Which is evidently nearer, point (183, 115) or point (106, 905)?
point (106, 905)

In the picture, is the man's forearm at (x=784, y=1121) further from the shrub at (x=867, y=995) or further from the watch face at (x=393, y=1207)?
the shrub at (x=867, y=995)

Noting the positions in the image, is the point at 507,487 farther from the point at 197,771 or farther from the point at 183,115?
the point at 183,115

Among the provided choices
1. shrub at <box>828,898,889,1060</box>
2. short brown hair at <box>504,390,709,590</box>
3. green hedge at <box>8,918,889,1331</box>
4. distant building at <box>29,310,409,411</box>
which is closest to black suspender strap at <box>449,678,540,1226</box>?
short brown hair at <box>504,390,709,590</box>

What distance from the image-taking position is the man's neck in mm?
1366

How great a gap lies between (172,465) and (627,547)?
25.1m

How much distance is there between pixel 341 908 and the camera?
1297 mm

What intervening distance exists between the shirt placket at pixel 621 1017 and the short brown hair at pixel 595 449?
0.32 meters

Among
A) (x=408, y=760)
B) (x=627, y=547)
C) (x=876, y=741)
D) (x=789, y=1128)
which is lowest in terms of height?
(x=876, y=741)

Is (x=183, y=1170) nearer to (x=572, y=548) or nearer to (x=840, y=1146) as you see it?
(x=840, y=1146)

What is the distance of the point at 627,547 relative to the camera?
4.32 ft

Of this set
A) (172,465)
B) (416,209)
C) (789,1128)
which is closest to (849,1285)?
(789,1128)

——

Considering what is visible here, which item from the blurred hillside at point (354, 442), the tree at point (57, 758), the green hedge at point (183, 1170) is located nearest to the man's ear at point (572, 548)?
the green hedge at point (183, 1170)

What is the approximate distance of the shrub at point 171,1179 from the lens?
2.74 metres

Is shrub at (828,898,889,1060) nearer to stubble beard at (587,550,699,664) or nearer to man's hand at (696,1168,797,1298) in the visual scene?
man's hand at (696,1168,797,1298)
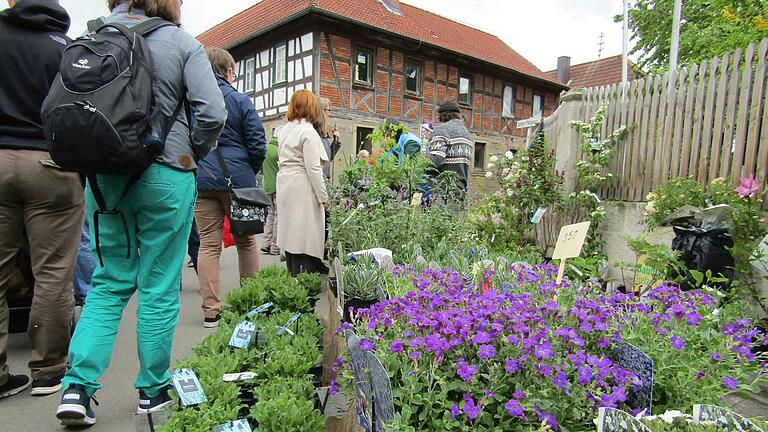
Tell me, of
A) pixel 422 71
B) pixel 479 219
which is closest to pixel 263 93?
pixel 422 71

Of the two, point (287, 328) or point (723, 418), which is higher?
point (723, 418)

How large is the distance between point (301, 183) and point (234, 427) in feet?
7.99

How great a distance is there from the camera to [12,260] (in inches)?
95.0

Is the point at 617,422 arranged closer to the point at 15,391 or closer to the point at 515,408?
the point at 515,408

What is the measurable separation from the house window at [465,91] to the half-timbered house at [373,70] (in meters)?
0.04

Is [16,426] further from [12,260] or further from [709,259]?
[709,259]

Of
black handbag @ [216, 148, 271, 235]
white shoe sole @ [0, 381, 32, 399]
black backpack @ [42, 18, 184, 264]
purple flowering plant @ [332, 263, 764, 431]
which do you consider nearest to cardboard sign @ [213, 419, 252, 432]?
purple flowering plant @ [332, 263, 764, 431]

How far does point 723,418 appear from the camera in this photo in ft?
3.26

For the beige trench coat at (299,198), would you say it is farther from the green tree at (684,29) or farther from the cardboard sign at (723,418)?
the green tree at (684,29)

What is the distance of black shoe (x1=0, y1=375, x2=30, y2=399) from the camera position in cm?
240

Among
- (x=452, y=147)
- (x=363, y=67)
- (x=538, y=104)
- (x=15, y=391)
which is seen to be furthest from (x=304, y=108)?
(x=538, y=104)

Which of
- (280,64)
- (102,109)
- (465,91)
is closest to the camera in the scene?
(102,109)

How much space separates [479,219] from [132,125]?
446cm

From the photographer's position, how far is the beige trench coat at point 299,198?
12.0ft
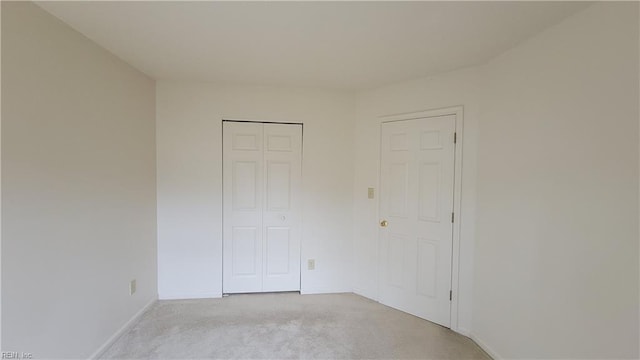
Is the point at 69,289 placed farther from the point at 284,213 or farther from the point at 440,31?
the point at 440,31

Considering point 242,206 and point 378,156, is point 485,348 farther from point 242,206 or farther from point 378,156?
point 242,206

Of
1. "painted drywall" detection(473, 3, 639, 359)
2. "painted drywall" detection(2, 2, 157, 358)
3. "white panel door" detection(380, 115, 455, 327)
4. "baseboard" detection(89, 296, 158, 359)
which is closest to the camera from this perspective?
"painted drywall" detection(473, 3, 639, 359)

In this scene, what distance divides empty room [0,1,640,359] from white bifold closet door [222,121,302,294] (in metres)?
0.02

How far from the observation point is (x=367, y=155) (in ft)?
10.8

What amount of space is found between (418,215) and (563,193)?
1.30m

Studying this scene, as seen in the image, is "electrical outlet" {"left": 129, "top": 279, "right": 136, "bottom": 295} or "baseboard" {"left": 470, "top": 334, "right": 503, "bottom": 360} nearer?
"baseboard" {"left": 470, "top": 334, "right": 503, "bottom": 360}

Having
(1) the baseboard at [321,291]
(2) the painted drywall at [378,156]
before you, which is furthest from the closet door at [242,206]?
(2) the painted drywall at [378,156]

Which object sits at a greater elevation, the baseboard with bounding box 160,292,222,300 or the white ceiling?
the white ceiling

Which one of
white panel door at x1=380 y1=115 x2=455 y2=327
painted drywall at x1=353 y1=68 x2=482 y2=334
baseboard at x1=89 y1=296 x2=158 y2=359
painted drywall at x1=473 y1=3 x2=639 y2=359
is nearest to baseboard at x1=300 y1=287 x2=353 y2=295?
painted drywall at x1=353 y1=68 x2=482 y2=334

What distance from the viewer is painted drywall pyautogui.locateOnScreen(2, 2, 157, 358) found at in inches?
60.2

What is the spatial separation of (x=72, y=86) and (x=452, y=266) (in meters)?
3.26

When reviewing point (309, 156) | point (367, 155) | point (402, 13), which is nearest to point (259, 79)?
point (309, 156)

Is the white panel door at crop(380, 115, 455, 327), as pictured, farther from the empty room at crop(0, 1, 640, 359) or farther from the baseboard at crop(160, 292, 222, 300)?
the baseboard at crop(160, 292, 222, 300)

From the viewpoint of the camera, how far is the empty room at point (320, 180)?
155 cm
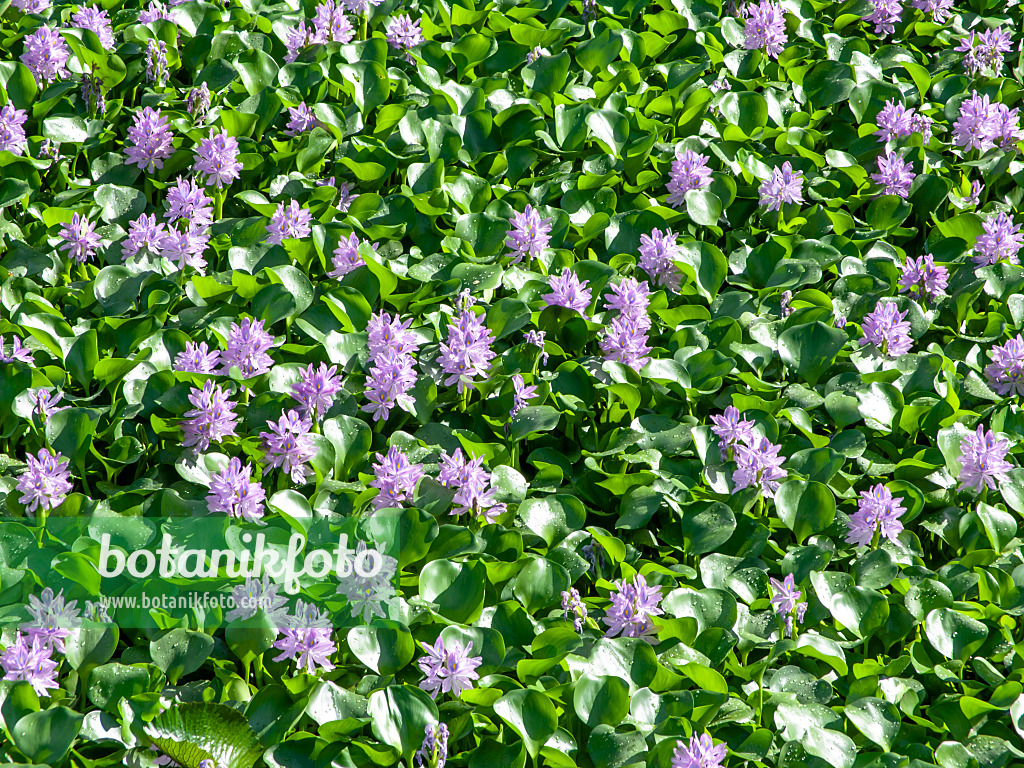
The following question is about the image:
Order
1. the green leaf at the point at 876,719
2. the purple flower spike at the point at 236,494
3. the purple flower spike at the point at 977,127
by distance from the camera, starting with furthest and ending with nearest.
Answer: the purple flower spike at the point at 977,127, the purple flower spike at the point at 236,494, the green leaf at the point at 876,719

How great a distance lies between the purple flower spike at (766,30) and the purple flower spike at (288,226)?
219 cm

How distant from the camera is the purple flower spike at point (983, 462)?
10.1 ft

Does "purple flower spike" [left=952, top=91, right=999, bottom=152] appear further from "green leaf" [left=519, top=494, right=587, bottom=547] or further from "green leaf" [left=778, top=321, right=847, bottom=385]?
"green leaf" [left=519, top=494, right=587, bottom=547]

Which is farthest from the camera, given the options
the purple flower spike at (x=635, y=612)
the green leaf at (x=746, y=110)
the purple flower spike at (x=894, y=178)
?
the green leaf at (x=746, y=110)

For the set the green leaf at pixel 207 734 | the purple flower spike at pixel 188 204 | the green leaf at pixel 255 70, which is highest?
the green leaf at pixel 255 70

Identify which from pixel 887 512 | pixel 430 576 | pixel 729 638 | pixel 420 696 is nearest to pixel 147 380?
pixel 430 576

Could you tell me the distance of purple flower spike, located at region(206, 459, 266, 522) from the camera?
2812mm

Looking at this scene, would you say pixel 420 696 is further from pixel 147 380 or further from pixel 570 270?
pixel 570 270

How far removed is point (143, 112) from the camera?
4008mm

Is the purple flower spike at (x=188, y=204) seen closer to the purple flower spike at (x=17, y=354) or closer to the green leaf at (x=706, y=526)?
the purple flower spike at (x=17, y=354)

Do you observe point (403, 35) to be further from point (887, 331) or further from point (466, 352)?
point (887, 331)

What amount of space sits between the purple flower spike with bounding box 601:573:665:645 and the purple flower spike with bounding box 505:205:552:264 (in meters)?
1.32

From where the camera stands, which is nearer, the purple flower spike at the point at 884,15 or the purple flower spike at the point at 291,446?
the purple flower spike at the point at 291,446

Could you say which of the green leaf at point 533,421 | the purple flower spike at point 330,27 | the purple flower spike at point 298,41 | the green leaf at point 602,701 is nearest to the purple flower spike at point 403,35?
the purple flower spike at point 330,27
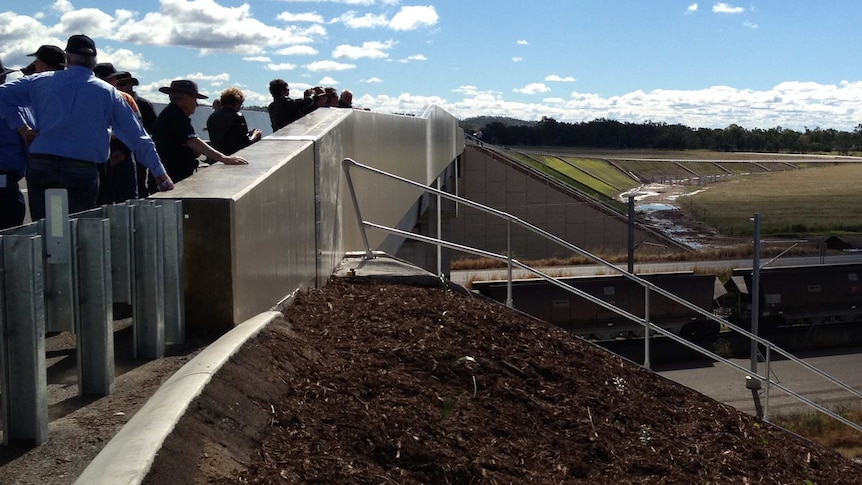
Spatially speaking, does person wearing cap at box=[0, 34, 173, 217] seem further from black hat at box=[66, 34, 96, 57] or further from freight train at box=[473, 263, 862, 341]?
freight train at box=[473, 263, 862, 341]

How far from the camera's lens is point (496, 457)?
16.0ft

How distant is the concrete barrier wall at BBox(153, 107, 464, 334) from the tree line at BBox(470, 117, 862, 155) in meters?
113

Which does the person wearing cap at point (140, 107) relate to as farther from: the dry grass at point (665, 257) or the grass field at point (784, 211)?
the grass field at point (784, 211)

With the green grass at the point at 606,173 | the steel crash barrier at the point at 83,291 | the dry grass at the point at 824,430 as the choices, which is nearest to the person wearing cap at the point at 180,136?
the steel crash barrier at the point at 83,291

——

● The exercise: Count the lines in the data above that contain the word "closet". Reply with the number alone.

● The solution: 2